Our findings suggest that ADCs have a potential risk of hematological toxicity, such as reduced leukopoiesis, platelet count, and erythropoiesis, similar to chemotherapy and conventional targeted anticancer drugs. The ADCs toxicity is mainly attributed to the off-target effects of the cytotoxic payloads [44]. The most common non-target-dependent dose-limiting toxicity of ADCs with auristatins, spicosporins, and medanserins as the cytotoxic “warheads” is hematological toxicity, and ADCs with the same payload or linker have highly similar hematotoxicity profiles [45]. In this study, more patients treated with microtubule polymerization inhibitor-ADCs (N = 2946) developed hematotoxicity than patients treated with DNA-damaging agent-ADCs (N = 1857). This may be because microtubule protein inhibitor-type ADCs have a higher risk. GO had the highest risk of hematotoxicity, followed by PV, IO, BV, SG, LT, EV, TD, TE, and TV, which had different cytotoxic payloads. The cytotoxic payloads of GO and IO are DNA-damaging galectin derivatives, and the payload of BV, PV, EV, and TV is the microtubulin inhibitor monolayer auristatin E (MMAE). The TE payload is the microtubulin inhibitor derivative maytansine DM1, the TD and SG payloads are topoisomerase I inhibitors, the LT payload is the alkylating agent pyrrolobenzodiazepine dimer, and the MS payload is a microtubule protein inhibitor, maytansinoid derivative DM4 [46,47]. The risk signals for GO and PV were significantly higher than the risk signals for the other ADCs. The differences in risk signals were associated with the toxicity of cytotoxic payloads and other components of ADCs [31].

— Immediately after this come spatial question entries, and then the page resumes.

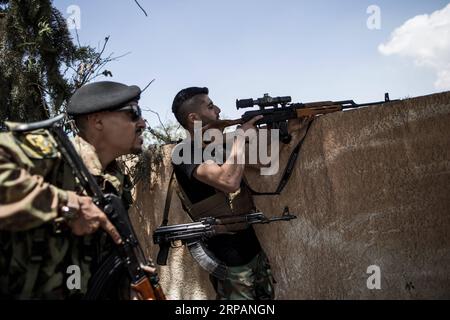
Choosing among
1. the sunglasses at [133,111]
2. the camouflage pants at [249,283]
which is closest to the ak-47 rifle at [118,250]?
the sunglasses at [133,111]

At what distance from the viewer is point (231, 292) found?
3002 mm

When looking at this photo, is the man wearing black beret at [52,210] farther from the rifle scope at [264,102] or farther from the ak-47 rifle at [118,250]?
the rifle scope at [264,102]

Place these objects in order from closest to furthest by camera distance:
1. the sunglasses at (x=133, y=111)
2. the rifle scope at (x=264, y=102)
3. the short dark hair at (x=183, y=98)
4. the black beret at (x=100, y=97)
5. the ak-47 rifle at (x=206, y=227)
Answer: the black beret at (x=100, y=97), the sunglasses at (x=133, y=111), the ak-47 rifle at (x=206, y=227), the rifle scope at (x=264, y=102), the short dark hair at (x=183, y=98)

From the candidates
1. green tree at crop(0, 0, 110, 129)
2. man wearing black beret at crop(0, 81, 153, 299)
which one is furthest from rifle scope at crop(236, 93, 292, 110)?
green tree at crop(0, 0, 110, 129)

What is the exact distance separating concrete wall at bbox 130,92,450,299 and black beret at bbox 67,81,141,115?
5.23 ft

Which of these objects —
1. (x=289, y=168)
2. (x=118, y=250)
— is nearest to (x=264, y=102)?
(x=289, y=168)

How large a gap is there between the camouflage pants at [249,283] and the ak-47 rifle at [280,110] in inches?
45.2

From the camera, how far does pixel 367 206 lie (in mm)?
3189

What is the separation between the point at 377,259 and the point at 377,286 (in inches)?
8.8

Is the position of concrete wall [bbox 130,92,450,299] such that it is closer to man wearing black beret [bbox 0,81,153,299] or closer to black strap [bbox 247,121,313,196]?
black strap [bbox 247,121,313,196]

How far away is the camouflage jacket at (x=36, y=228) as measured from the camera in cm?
173

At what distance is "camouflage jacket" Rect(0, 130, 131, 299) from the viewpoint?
1.73 meters
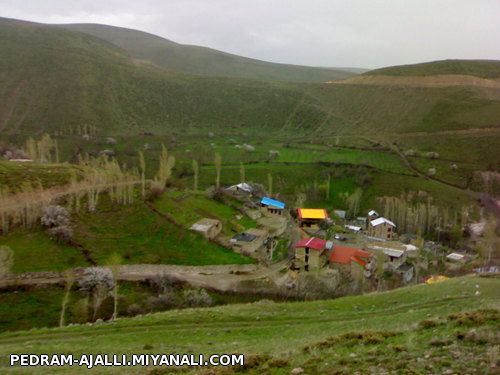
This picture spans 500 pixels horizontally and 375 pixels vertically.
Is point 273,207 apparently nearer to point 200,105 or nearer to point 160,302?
point 160,302

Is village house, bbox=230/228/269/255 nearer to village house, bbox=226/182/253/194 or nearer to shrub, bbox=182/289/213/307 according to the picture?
shrub, bbox=182/289/213/307

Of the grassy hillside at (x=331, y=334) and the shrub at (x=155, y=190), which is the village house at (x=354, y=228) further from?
the grassy hillside at (x=331, y=334)

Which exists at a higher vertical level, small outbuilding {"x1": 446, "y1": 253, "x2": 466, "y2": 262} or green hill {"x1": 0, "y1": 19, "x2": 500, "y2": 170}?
green hill {"x1": 0, "y1": 19, "x2": 500, "y2": 170}

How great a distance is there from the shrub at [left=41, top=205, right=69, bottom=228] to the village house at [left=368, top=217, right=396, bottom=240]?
1643 inches

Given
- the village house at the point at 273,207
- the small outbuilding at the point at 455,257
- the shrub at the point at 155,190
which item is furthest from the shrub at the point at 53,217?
the small outbuilding at the point at 455,257

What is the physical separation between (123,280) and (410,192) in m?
55.0

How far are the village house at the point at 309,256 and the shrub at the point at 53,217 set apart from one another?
24041 mm

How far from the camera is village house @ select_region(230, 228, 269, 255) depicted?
48138mm

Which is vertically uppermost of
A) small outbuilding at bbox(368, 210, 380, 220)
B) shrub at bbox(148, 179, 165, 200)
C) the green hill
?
the green hill

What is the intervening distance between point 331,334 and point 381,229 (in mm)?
50589

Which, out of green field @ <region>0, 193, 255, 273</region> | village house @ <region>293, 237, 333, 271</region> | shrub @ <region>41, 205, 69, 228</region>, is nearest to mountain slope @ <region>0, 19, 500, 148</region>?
green field @ <region>0, 193, 255, 273</region>

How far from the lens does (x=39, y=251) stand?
3938 cm

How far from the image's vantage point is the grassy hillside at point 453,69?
461 ft

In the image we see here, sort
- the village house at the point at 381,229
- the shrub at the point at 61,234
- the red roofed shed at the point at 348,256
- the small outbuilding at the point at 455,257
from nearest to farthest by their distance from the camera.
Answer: the shrub at the point at 61,234
the red roofed shed at the point at 348,256
the small outbuilding at the point at 455,257
the village house at the point at 381,229
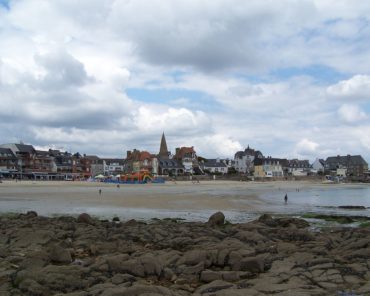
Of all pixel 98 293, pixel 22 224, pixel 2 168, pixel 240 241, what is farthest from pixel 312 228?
pixel 2 168

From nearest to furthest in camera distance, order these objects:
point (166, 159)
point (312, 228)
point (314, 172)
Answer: point (312, 228), point (166, 159), point (314, 172)

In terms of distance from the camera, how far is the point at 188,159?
136m

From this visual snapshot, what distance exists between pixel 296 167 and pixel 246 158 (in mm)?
18561

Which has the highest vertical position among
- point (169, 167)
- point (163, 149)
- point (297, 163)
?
point (163, 149)

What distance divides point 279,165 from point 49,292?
145 meters

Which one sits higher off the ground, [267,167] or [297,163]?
[297,163]

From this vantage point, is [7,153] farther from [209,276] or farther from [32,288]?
[209,276]

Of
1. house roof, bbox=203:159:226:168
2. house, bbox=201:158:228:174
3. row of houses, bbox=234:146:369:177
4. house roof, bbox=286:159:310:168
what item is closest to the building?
house, bbox=201:158:228:174

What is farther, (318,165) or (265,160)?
(318,165)

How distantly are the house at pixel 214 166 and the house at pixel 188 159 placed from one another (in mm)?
9671

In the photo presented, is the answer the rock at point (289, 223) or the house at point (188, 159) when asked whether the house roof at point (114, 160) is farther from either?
the rock at point (289, 223)

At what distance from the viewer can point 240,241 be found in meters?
12.9

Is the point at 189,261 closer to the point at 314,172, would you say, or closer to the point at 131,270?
the point at 131,270

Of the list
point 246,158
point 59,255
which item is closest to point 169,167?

The occurrence of serious outcomes, including hospitalization and death, is concerning. The overall hospitalization and mortality rates for patients who experience ADCs-related hematotoxicity were high (30.38% and 18.30%, respectively). Reports of ADCs-related severe hematotoxicity AEs were more common in male than in female (61.97% vs. 52.52%, p < 0.001). Although women reported a higher number of hematotoxicity AEs, men had a higher proportion of severe outcomes. More female reported hematotoxicity AEs may partly reflect the large number of breast cancer patients, long treatment cycle, more frequent monitoring and increased reporting opportunities [48]. However, lymphoma (especially Hodgkin’s lymphoma) has a higher incidence in young men [49]. The more severe outcome in men may be related to the invasiveness of lymphoma itself [50] and the stronger toxicity of drugs commonly used for lymphoma, such as BV and PV [51]. The observed sex differences are essentially a mixed reflection of the differences in indications and differences in drug toxicity characteristics. In this study, no significant differences in severe hematotoxicity AEs between age groups were detected, but ADCs-related severe hematotoxicity AEs were more common in patients younger than 18 years and older than 65 years. Therefore, we did not identify age as a significant risk factor for ADCs-related severe hematotoxicity. We did not identify body weight as a risk factor for ADCs-related severe hematotoxicity. The mortality rates due to hematotoxicity of different ADCs regimens were assessed and compared. The lethality rate (27.57%) for IO-related hematotoxicity was relatively high, whereas LT-related hematotoxicity exhibited a relatively low lethality rate (5.26%). IO is a rescue therapy for patients with relapsed or refractory CD22-positive precursor B-cell acute lymphoblastic leukemia (R/R CD22-positive BCP-ALL). A meta-analysis demonstrated that thrombocytopenia and neutropenia were the most common AEs during IO treatment and one of the most common causes of treatment-related deaths or early trial terminations [52]. The most common grade 3/4 AEs occurring in patients treated with the IO regimen in combination with bosutinib were thrombocytopenia (60%) and neutropenia (38%) [53]. In severe cases, these adverse reactions can increase the risk of bleeding and infection and become life threatening.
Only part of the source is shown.